* EXERCISE PROMPT
Print every one of the following items word for word, without any changes.

* THE DATA
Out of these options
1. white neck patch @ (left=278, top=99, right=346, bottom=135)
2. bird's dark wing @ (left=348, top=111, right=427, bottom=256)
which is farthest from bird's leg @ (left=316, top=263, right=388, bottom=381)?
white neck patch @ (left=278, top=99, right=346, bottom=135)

* TASK RESULT
Out of these options
1. white neck patch @ (left=278, top=99, right=346, bottom=135)
2. bird's dark wing @ (left=348, top=111, right=427, bottom=256)
which is farthest from bird's leg @ (left=316, top=263, right=388, bottom=381)?
white neck patch @ (left=278, top=99, right=346, bottom=135)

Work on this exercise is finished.